The problem seems to occur even if the "blah" partition is moved to various locations, which probably indicates that the problem is with software rather than actual bad blocks.

Has anyone seen this before, or know what might be wrong? Thanks!

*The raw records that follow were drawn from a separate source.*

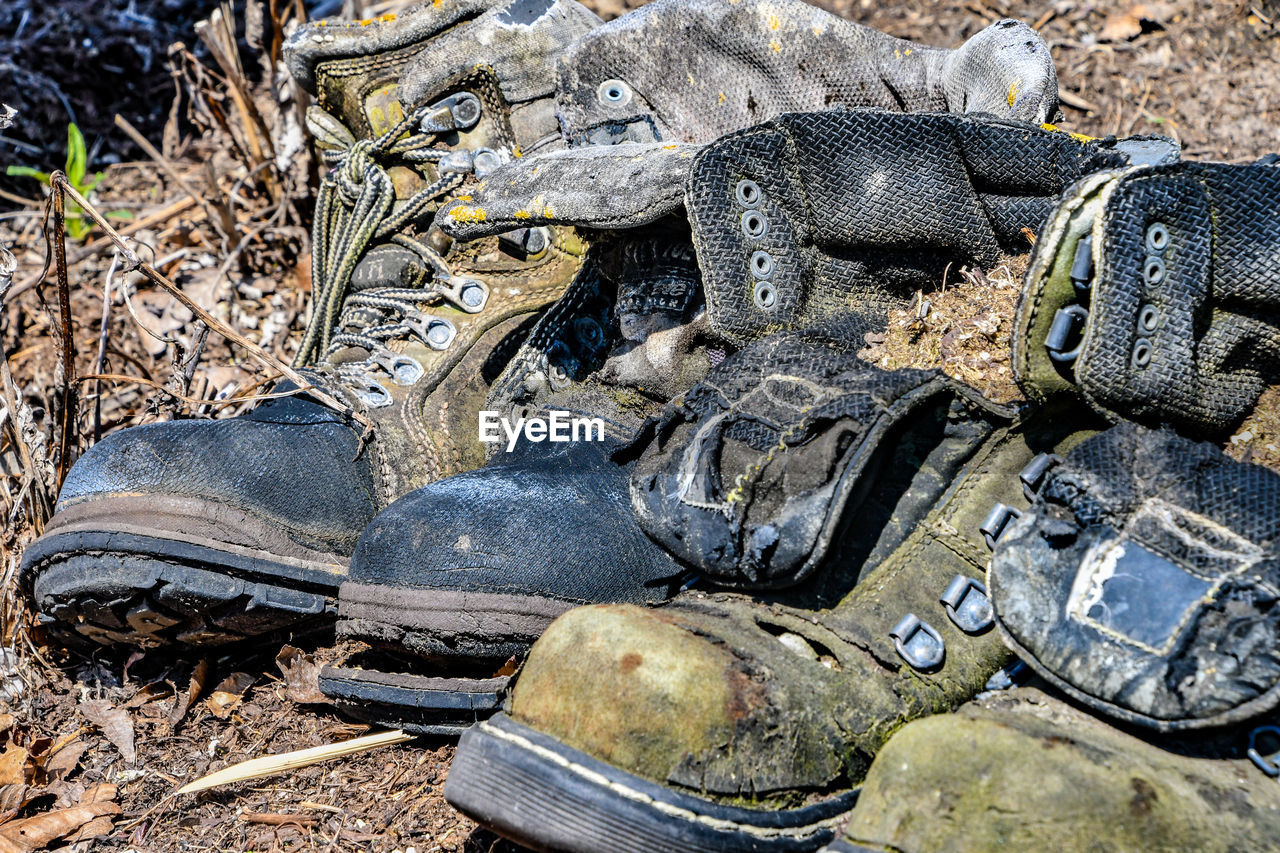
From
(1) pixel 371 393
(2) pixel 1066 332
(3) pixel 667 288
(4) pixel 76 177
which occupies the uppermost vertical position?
(2) pixel 1066 332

Does this problem also apply to e.g. the kernel image or other things written to the flash outside of JFFS2?
Be aware that JFFS2 is not intended to be used on NAND and will always lead to unequal wear and fast deterioration, hence you should use UBI/UBIFS instead. I assume that JFFS2 is also widely untested on NAND nowadays, simply because nobody should be using JFFS2 on NAND.

1 Like

I just tried UBI/UBIFS instead of JFFS2, and it appears to work fine. So I guess JFFS2 might be broken with mt7621-nand now.

Thanks for your helpful insights!

1 Like

This topic was automatically closed 10 days after the last reply. New replies are no longer allowed.